■ What this task involves ■
Below are records; copy exactly the line containing "Artículo #7: Servicios" and every line after it, through the last.

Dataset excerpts
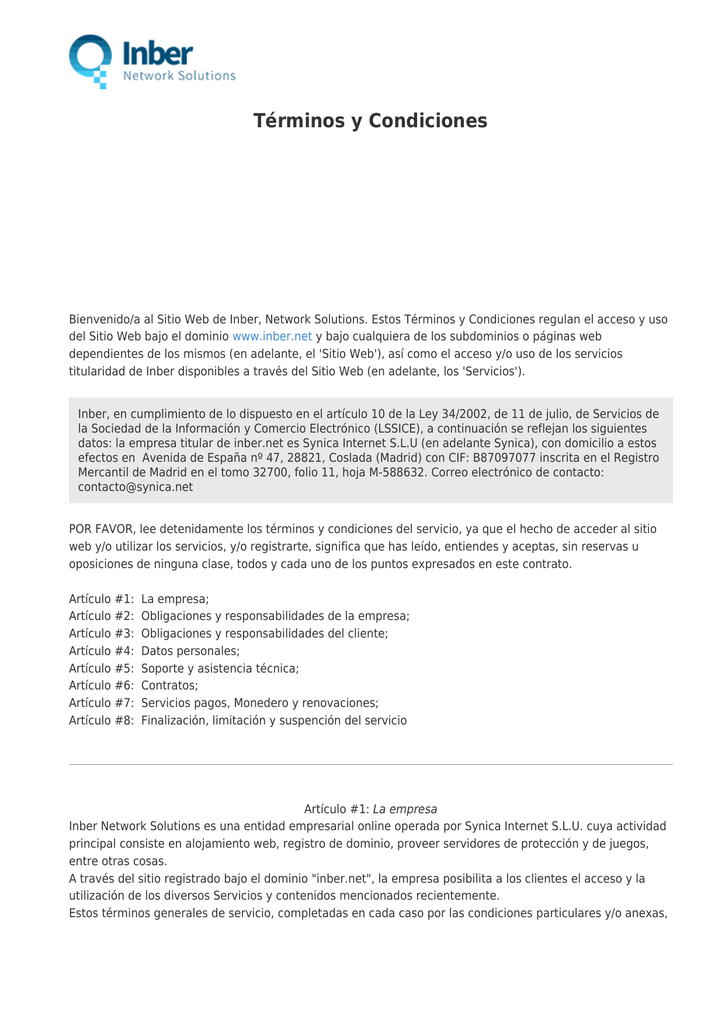 Inber
Network Solutions

Términos y Condiciones

Bienvenido/a al Sitio Web de Inber, Network Solutions. Estos Términos y Condiciones regulan el acceso y uso del Sitio Web bajo el dominio www.inber.net y bajo cualquiera de los subdominios o páginas web dependientes de los mismos (en adelante, el 'Sitio Web'), así como el acceso y/o uso de los servicios titularidad de Inber disponibles a través del Sitio Web (en adelante, los 'Servicios').

Inber, en cumplimiento de lo dispuesto en el artículo 10 de la Ley 34/2002, de 11 de julio, de Servicios de la Sociedad de la Información y Comercio Electrónico (LSSICE), a continuación se reflejan los siguientes datos: la empresa titular de inber.net es Synica Internet S.L.U (en adelante Synica), con domicilio a estos efectos en Avenida de España nº 47, 28821, Coslada (Madrid) con CIF: B87097077 inscrita en el Registro Mercantil de Madrid en el tomo 32700, folio 11, hoja M-588632. Correo electrónico de contacto: contacto@synica.net

POR FAVOR, lee detenidamente los términos y condiciones del servicio, ya que el hecho de acceder al sitio web y/o utilizar los servicios, y/o registrarte, significa que has leído, entiendes y aceptas, sin reservas u oposiciones de ninguna clase, todos y cada uno de los puntos expresados en este contrato.

Artículo #1: La empresa;
Artículo #2: Obligaciones y responsabilidades de la empresa;
Artículo #3: Obligaciones y responsabilidades del cliente;
Artículo #4: Datos personales;
Artículo #5: Soporte y asistencia técnica;
Artículo #6: Contratos;
Artículo #7: Servicios pagos, Monedero y renovaciones;
Artículo #8: Finalización, limitación y suspención del servicio

Artículo #1: La empresa
Inber Network Solutions es una entidad empresarial online operada por Synica Internet S.L.U. cuya actividad principal consiste en alojamiento web, registro de dominio, proveer servidores de protección y de juegos, entre otras cosas.
A través del sitio registrado bajo el dominio "inber.net", la empresa posibilita a los clientes el acceso y la utilización de los diversos Servicios y contenidos mencionados recientemente.
Estos términos generales de servicio, completadas en cada caso por las condiciones particulares y/o anexas,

■ Output of the task ■
Artículo #7: Servicios pagos, Monedero y renovaciones;
Artículo #8: Finalización, limitación y suspención del servicio

Artículo #1: La empresa
Inber Network Solutions es una entidad empresarial online operada por Synica Internet S.L.U. cuya actividad principal consiste en alojamiento web, registro de dominio, proveer servidores de protección y de juegos, entre otras cosas.
A través del sitio registrado bajo el dominio "inber.net", la empresa posibilita a los clientes el acceso y la utilización de los diversos Servicios y contenidos mencionados recientemente.
Estos términos generales de servicio, completadas en cada caso por las condiciones particulares y/o anexas,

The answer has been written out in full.